Input records –
------------------------------------------------------------

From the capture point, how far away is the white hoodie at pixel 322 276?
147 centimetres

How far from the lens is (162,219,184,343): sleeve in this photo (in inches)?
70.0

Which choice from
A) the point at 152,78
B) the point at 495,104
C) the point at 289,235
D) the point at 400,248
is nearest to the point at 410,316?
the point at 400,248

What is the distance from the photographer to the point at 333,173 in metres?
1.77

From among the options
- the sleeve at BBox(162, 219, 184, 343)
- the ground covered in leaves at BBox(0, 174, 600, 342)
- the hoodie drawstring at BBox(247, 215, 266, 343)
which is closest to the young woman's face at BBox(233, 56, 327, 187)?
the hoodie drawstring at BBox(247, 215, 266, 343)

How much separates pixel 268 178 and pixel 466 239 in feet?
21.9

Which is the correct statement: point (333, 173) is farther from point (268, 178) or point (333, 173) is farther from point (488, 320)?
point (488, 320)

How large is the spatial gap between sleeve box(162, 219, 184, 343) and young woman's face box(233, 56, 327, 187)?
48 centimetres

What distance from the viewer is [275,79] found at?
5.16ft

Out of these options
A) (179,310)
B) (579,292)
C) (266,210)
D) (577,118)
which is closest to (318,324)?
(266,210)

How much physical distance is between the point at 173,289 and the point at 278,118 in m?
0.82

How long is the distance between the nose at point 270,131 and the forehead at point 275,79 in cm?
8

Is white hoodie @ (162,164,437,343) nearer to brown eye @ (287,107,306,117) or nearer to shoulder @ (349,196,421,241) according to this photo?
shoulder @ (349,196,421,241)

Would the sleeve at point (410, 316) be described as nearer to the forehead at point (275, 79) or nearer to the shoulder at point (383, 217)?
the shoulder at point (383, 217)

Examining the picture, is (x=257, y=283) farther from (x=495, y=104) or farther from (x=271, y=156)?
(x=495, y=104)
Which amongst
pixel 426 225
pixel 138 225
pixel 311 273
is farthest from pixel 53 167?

------------------------------------------------------------

Your goal – Print out the whole listing exactly as it appears.

Answer below –
From the capture point, how far away is the white hoodie at pixel 322 276?
147 centimetres

How far from the lens is (162,219,184,343): sleeve in this photo (in inches)?
70.0

Which choice from
A) the point at 152,78
B) the point at 495,104
C) the point at 289,235
D) the point at 400,248
is nearest to the point at 410,316?
the point at 400,248

What is the distance from the photographer to the point at 333,173 in metres?
1.77

From among the options
- the sleeve at BBox(162, 219, 184, 343)
- the ground covered in leaves at BBox(0, 174, 600, 342)
- the hoodie drawstring at BBox(247, 215, 266, 343)
which is closest to the young woman's face at BBox(233, 56, 327, 187)?
the hoodie drawstring at BBox(247, 215, 266, 343)

How much separates pixel 268 178 and pixel 466 239 in feet?
21.9

Which is the correct statement: point (333, 173) is farther from point (268, 178) or point (333, 173) is farther from point (488, 320)?
point (488, 320)

How large is the spatial gap between sleeve box(162, 219, 184, 343) and young woman's face box(233, 56, 327, 187)?
48 centimetres

What distance from the viewer is [275,79] found at?
5.16ft

Out of these options
A) (179,310)
B) (579,292)
C) (266,210)
D) (577,118)
which is closest to (318,324)?
(266,210)

How much physical distance is between the point at 173,289 and the point at 278,118 in m?
0.82

How long is the distance between the nose at point 270,131 and the forehead at point 275,79 in cm?
8

Is white hoodie @ (162,164,437,343) nearer to brown eye @ (287,107,306,117) or nearer to shoulder @ (349,196,421,241) according to this photo?
shoulder @ (349,196,421,241)

Would the sleeve at point (410, 316) be described as nearer to the forehead at point (275, 79) or nearer to the shoulder at point (383, 217)?
the shoulder at point (383, 217)

Examining the picture, is (x=257, y=283) farther from (x=495, y=104) or farther from (x=271, y=156)?
(x=495, y=104)
Which amongst
pixel 426 225
pixel 138 225
pixel 311 273
is farthest from pixel 53 167?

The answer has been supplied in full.